Aún inconforme, el 25 de septiembre de 2025, la apelante
presentó el recurso de Apelación ante nuestra consideración,
señalando como único error lo siguiente:
ERRÓ EL TRIBUNAL DE PRIMERA INSTANCIA AL DESESTIMAR UNA DEMANDA POR DESPIDO INJUSTIFICADO BAJO LA DOCTRINA DE COSA JUZGADA CUANDO EN UN PLEITO ANTERIOR ENTRE LAS PARTES SE DESESTIMÓ POR FALTA DE JURISDICCIÓN.
En su escrito, la parte apelante argumenta que, si bien
cuando se presentó el caso LO2024CV00196 el TPI, en efecto, no
tenía jurisdicción porque estaba pendiente el arbitraje ante el
Negociado, al haberse archivado los casos pendientes en ambos
foros ahora el tribunal es el foro con jurisdicción para atender la
controversia que nunca ha sido litigada en los tribunales. Por otro
lado, señala que la reclamación de daños y perjuicios no está sujeta
a la cláusula de arbitraje del Convenio Colectivo y que el tribunal es
el foro con jurisdicción para atenderla.
Por su parte, el Concilio presentó su Alegato de Apelación16 en
el que reiteran que el Negociado era quien tenía jurisdicción
exclusiva para atender la controversia sobre el despido y que al
haberse archivado con perjuicio la querella en dicho foro opera la
doctrina de cosa juzgada.
Con la comparecencia de ambas partes, procedemos a
resolver.
II.
A. Jurisdicción
14 Entrada 6 del SUMAC del TPI, caso LO2025CV00100. 15 Entrada 9 del SUMAC del TPI, caso LO2025CV00100. 16 Entrada 3 del SUMAC del TA. TA2025AP00377 5
La jurisdicción es el poder o autoridad de un tribunal para
considerar y decidir casos y controversias. Rodríguez Vázquez v.
Hosp. Auxilio Mutuo, 2025 TSPR 55, 216 DPR ____ (2025); R&B
Power, Inc. v. Junta de Subastas ASG, 213 DPR 685, 698 (2024);
Cobra Acquisitions v. Mun. de Yabucoa et al., 210 DPR 384, 394
(2022). De ordinario, los tribunales en Puerto Rico poseen
jurisdicción general para atender cualquier causa de acción que
presente una controversia propia para adjudicación, salvo que no
tengan jurisdicción sobre la materia. Beltrán Cintrón et al. v. ELA et
al., 204 DPR 89, 101 (2020); Rodríguez Rivera v. De León Otaño, 191
DPR 700, 708 (2014).
La jurisdicción sobre la materia es la capacidad para atender
y resolver una controversia, la cual solo puede ser limitada por
disposición legislativa. Beltrán Cintrón et al. v. ELA et al., supra;
Rodríguez Rivera v. De León Otaño, supra, págs. 708-709. La
ausencia de jurisdicción sobre la materia:
“(1) no es susceptible de ser subsanada; (2) las partes no pueden voluntariamente conferírsela a un tribunal como tampoco puede éste arrogársela; (3) conlleva la nulidad de los dictámenes emitidos; (4) impone a los tribunales el ineludible deber de auscultar su propia jurisdicción; (5) impone a los tribunales apelativos el deber de examinar la jurisdicción del foro de donde procede el recurso, y (6) puede presentarse en cualquier etapa del procedimiento, a instancia de las partes o por el tribunal motu proprio.” Rodríguez Vázquez v. Hosp. Auxilio Mutuo, supra; MCS Advantage, Inc. v. Fossas Blanco et al., 211 DPR 135, 145 (2023); Beltrán Cintrón et al. v. ELA et al., supra; Fuentes Bonilla v. ELA et al., 200 DPR 364, 372-373 (2018).

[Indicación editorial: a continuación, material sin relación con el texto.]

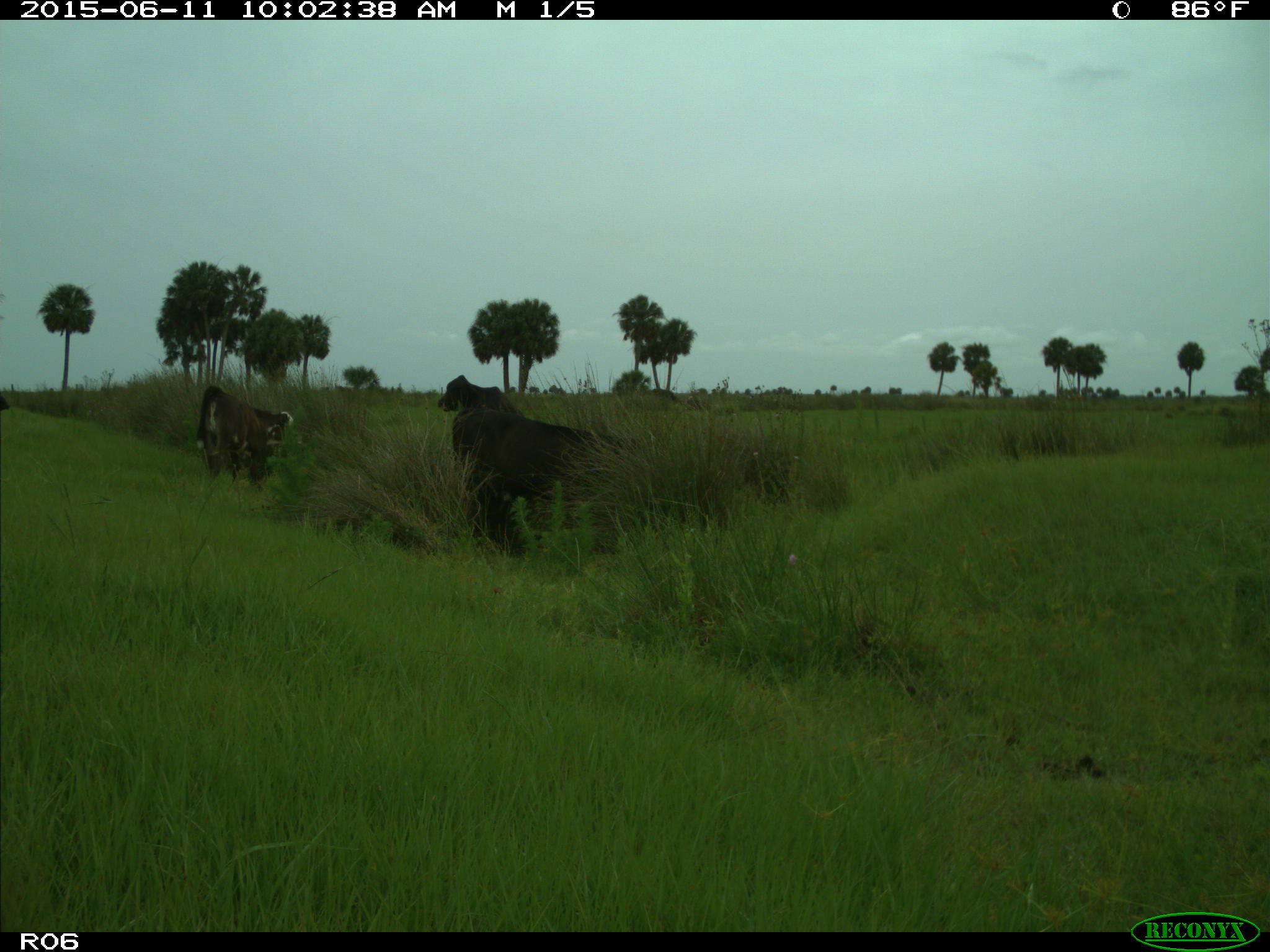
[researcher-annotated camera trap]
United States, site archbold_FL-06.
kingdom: Animalia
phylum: Chordata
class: Mammalia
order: Artiodactyla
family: Bovidae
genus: Bos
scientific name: Bos taurus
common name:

Por otro lado, es principio reiterado que los tribunales estamos
llamados a ser fieles guardianes de nuestra jurisdicción, incluso
cuando ninguna de las partes invoque tal defecto. Rodríguez
Vázquez v. Hosp. Auxilio Mutuo, supra; R&B Power, Inc. v. Junta de
Subastas ASG, supra, pág. 698; Ruiz Camilo v. Trafon Group, Inc.,
200 DPR 254, 268 (2018). A esos efectos, nuestro Máximo Foro ha
sido enfático en que la ausencia de jurisdicción es un defecto TA2025AP00377 6
insubsanable. Shell Chemical Yabucoa, Inc. v. Santos Rosado, 187
DPR 109, 112 (2012).
Así pues, en todo caso, los foros primarios y apelativos deben
analizar si poseen jurisdicción para atender las controversias
presentadas. Mun. San Sebastián v. QMC Telecom, 190 DPR 652,
660 (2014). En consecuencia, si un tribunal carece de jurisdicción
lo procedente es la desestimación del caso sin entrar en los méritos
de la controversia. R&B Power, Inc. v. Junta de Subastas ASG, supra;
Mun. San Sebastián v. QMC Telecom, supra.
B. Cláusula de Arbitraje
En nuestro ordenamiento jurídico existe una fuerte política
pública a favor del arbitraje obrero-patronal. UGT v. Centro Médico
del Turabo, 208 DPR 944, 955 (2022); Aut. Puertos v. HEO, 186 DPR
417, 440 (2012); CFSE v. Unión de Médicos, 170 DPR 443, 448
(2007). Esto se debe a que se entiende que el arbitraje es un
mecanismo alternativo menos técnico, más flexible y menos oneroso
que los foros judiciales, y, por tanto, más apropiado para la
resolución de las controversias que emanan de la relación laboral.
UGT v. Centro Médico del Turabo, supra; Aut. Puertos v. HEO, supra,
págs. 440-441; CFSE v. Unión de Médicos, supra, pág. 449.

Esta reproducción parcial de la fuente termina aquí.